## Exercise goal
Put the lines starting at the one that contains "Which is higher" and ending at the last line into a Markdown table with the columns Row and Line. Leave out blank lines.

-=-=-=-=-

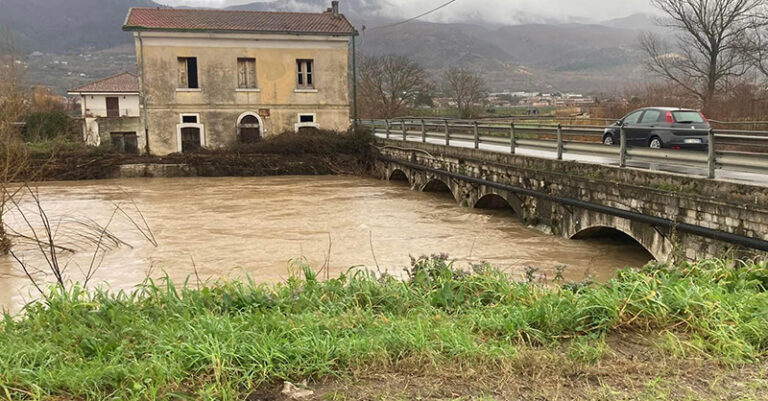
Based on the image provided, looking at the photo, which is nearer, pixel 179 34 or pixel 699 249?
pixel 699 249

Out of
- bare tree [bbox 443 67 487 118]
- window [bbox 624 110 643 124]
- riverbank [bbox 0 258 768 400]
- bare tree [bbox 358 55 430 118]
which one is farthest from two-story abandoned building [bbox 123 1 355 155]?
riverbank [bbox 0 258 768 400]

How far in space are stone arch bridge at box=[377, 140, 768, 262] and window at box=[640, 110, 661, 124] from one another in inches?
157

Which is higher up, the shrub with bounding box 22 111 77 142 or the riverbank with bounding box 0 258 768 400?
the shrub with bounding box 22 111 77 142

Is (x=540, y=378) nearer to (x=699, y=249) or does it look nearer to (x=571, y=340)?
(x=571, y=340)

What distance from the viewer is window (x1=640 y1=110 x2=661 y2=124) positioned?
16.3 meters

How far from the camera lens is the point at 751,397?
11.6 ft

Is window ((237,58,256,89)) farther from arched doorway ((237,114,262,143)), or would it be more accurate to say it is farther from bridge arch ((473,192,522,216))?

-=-=-=-=-

## Expected answer
| Row | Line |
|---|---|
| 1 | Which is higher up, the shrub with bounding box 22 111 77 142 or the riverbank with bounding box 0 258 768 400? |
| 2 | the shrub with bounding box 22 111 77 142 |
| 3 | Is (x=540, y=378) nearer to (x=699, y=249) or does it look nearer to (x=571, y=340)? |
| 4 | (x=571, y=340) |
| 5 | What distance from the viewer is window (x1=640 y1=110 x2=661 y2=124) positioned? |
| 6 | 16.3 meters |
| 7 | How far from the camera lens is the point at 751,397? |
| 8 | 11.6 ft |
| 9 | Is window ((237,58,256,89)) farther from arched doorway ((237,114,262,143)), or would it be more accurate to say it is farther from bridge arch ((473,192,522,216))? |